If in these early days of restoration and of the inauguration of the new civilization and of the new world, men of all faiths and all religions, of every cult and all esoteric groups were to keep these three great Festivals of Invocation, simultaneously and with understanding of the far-reaching implications, a great spiritual unity would be achieved; if they unitedly invoked the spiritual Hierarchy and sought consciously to contact its Head a great and general inflow of spiritual light and love would occur; if they together determined, with steadfastness and understanding, to approach nearer to God, who could doubt the stupendous results which eventually would be seen? Not only would an underlying unity [Page 165] between men of all faiths be attained, not only would brotherhood be recognized as a fact and not only would our oneness of origin, of goal and of life be recognized but that which would be evoked would change all aspects of human living, would condition our civilisation, change our mode of life and make the spiritual world a dominant reality in the human consciousness.
God, in the person of Christ and His Hierarchy would draw nearer to His people; God, through the instrumentality of the Buddha, would reveal His eternal light and evoke our intelligent cooperation; God, through the spiritual Hierarchy and through that centre where the will of God is known, would bring humanity to the point of resurrection and to a spiritual awareness which would bring about goodwill towards men and peace on earth. The will of God transcendent would be carried out through the medium of God immanent in man; it would be expressed in love in response to the work of Christ; it would be intelligently presented on earth because the minds of men would have been illumined as the result of their united invocation, the unity of their effort and the oneness of their understanding.
It is for this that humanity waits; it is for this that the churches must work; it is these qualities and characteristics which will condition the New World Religion.
The great Invocation or Prayer does not belong to any person or group but to all Humanity. The beauty and the strength of this Invocation lies in its simplicity, and in its expression of certain central truths which all men, innately and normally, accept—the truth of the existence of a basic Intelligence to Whom we vaguely give the name of God; the truth that behind all outer seeming, the motivating power of the universe is Love; the truth that a great Individuality came to earth, called by Christians, the Christ, and embodied that love so that we could understand; the truth that both love and intelligence are effects of what is called the Will of God; and finally the self-evident truth that only through humanity itself can the Divine Plan work out.
THE GREAT INVOCATION
From the point of Light within the Mind of God
Let light stream forth into the minds of men.
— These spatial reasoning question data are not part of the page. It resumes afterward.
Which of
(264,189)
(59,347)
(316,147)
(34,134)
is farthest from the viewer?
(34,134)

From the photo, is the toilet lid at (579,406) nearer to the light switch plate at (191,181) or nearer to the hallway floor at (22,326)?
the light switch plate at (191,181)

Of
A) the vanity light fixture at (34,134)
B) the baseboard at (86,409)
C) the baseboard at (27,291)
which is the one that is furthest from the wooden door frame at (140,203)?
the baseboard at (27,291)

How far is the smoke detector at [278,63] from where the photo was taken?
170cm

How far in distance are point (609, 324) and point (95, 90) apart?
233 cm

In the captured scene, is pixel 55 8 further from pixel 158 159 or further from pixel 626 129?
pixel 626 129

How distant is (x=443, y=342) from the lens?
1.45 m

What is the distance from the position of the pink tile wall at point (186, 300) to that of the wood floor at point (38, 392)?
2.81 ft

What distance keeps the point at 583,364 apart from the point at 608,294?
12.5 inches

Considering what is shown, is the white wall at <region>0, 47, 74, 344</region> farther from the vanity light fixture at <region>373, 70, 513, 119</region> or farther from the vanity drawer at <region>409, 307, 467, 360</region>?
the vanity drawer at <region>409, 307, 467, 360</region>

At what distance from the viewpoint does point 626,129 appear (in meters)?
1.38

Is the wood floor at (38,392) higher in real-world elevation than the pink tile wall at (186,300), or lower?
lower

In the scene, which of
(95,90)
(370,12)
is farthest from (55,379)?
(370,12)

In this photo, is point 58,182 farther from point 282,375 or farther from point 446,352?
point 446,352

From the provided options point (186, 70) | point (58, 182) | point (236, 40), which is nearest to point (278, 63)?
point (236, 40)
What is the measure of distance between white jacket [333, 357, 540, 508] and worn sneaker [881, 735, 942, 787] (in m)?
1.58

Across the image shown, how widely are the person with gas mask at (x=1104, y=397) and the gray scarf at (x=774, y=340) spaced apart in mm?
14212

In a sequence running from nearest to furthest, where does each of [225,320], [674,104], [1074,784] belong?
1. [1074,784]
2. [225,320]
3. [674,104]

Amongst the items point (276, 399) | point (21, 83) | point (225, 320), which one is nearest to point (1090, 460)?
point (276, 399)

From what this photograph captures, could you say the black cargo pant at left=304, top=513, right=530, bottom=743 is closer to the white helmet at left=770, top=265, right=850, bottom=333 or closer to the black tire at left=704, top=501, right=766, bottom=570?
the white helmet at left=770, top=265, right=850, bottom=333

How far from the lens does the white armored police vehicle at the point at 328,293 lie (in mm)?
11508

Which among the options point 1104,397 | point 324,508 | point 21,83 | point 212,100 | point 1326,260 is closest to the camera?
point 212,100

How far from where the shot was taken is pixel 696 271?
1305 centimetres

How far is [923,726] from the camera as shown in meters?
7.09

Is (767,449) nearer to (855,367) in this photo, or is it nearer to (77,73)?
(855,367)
Let Light descend on Earth.
From the point of Love within the Heart of God
Let love stream forth into the hearts of men.
May Christ return to Earth.
From the centre where the Will of God is known
Let purpose guide the little wills of men—
The purpose which the Masters know and serve.
From the centre which we call the race of men
Let the Plan of Love and Light work out
And may it seal the door where evil dwells.
Let Light and Love and Power restore the Plan on Earth.